Dataset:
⟨
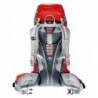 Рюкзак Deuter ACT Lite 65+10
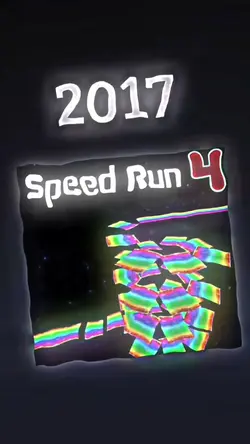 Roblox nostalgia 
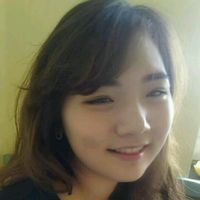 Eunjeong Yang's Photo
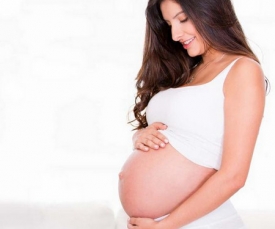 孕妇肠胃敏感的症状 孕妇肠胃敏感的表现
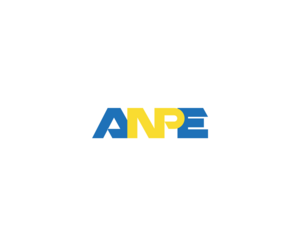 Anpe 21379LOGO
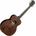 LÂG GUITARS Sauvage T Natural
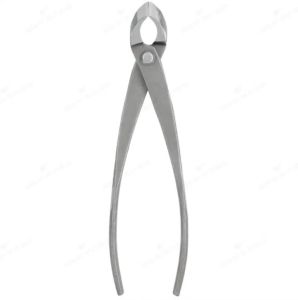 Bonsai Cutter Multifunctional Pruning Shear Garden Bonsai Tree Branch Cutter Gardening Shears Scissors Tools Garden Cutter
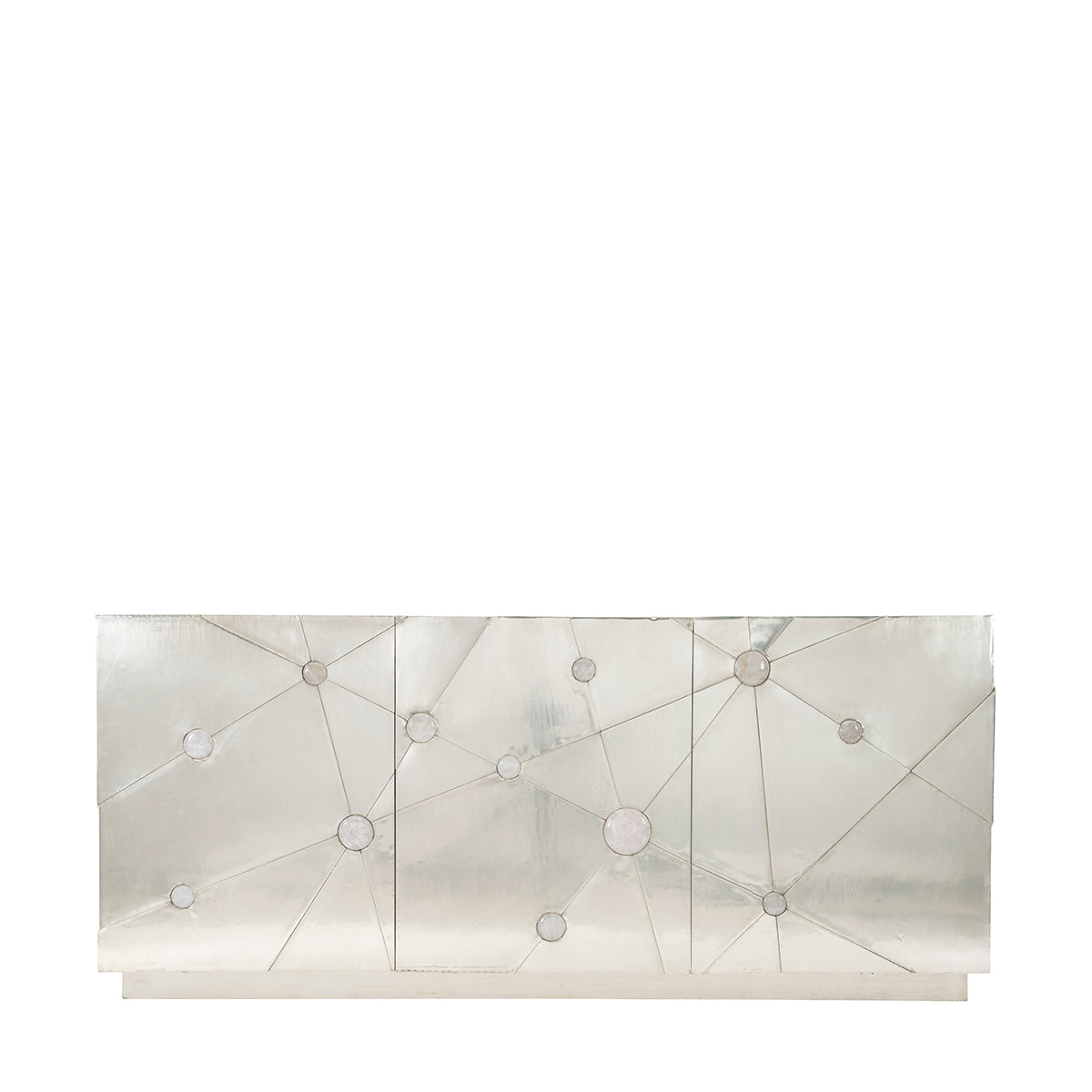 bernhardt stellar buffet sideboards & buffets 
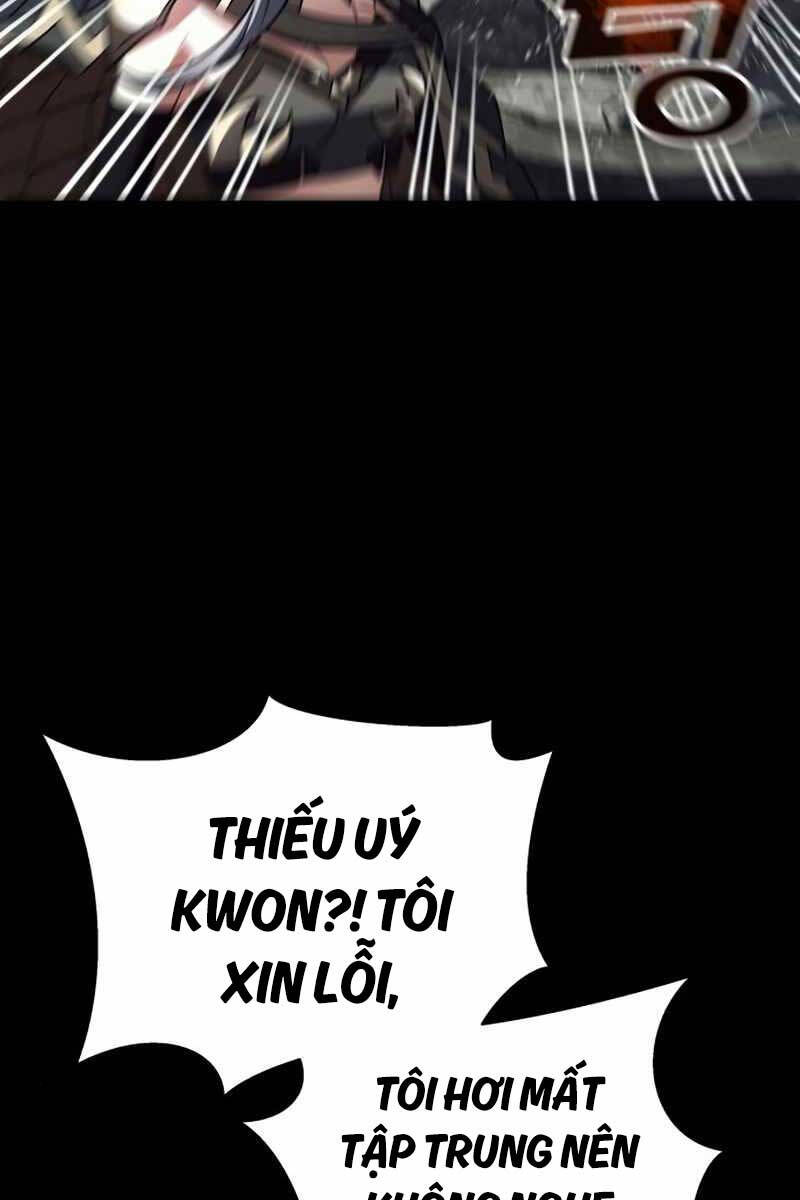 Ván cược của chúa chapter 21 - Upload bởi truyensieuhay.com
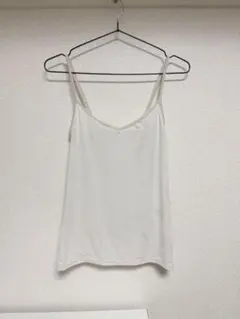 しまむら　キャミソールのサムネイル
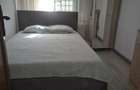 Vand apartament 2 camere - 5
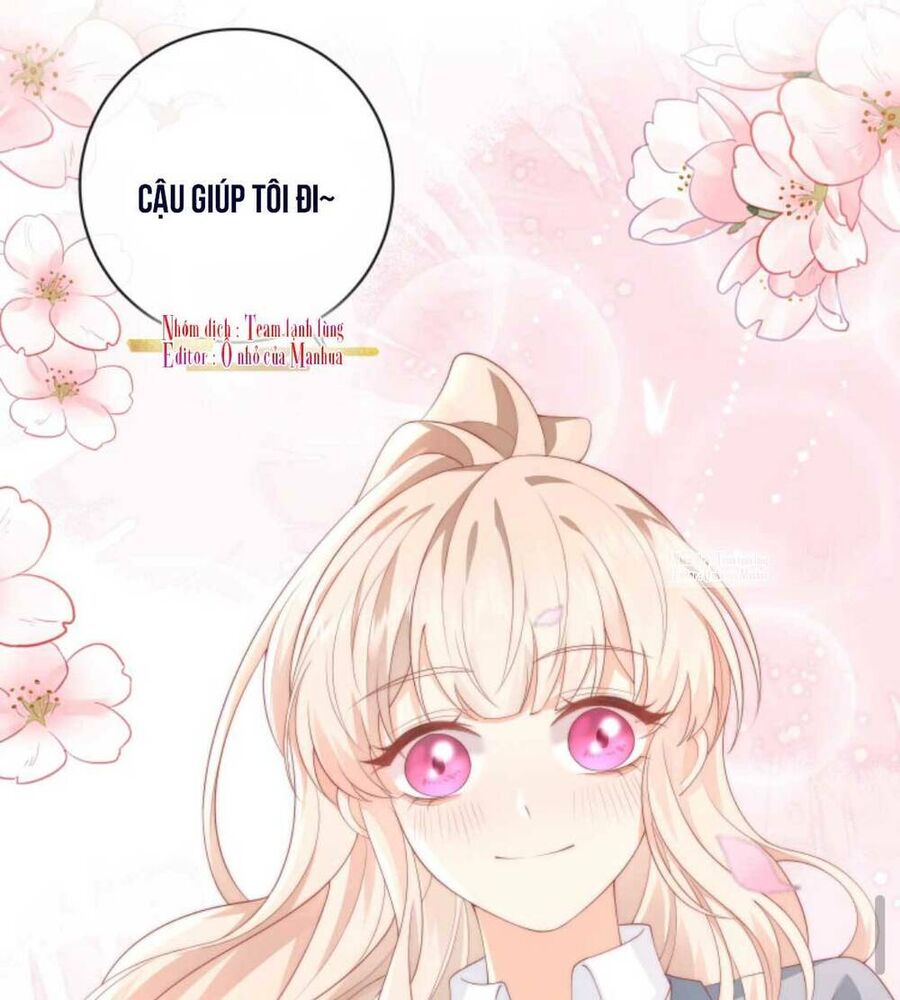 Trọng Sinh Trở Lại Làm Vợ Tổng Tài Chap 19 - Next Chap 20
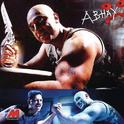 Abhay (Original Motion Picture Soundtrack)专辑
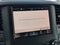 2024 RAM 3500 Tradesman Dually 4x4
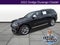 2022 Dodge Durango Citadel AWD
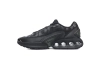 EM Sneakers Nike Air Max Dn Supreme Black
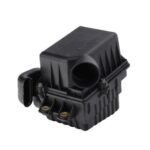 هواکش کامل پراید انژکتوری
⟩
⟨
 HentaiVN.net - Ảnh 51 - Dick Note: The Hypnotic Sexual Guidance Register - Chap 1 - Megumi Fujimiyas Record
⟩
⟨
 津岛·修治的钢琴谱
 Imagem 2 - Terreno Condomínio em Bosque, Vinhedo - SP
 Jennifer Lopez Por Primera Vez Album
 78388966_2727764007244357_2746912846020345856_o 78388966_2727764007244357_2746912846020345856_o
⟩
Copy exactly the material above from the line with "Eunjeong Yang's Photo" to the line with "هواکش کامل پراید انژکتوری", ends included, and nothing else. Leave out any picture.

Answer below:
 Eunjeong Yang's Photo
 孕妇肠胃敏感的症状 孕妇肠胃敏感的表现
 Anpe 21379LOGO
 LÂG GUITARS Sauvage T Natural
 Bonsai Cutter Multifunctional Pruning Shear Garden Bonsai Tree Branch Cutter Gardening Shears Scissors Tools Garden Cutter
 bernhardt stellar buffet sideboards & buffets 
 Ván cược của chúa chapter 21 - Upload bởi truyensieuhay.com
 しまむら　キャミソールのサムネイル
 Vand apartament 2 camere - 5
 Trọng Sinh Trở Lại Làm Vợ Tổng Tài Chap 19 - Next Chap 20
 Abhay (Original Motion Picture Soundtrack)专辑
 2024 RAM 3500 Tradesman Dually 4x4
 2022 Dodge Durango Citadel AWD
 EM Sneakers Nike Air Max Dn Supreme Black
 هواکش کامل پراید انژکتوری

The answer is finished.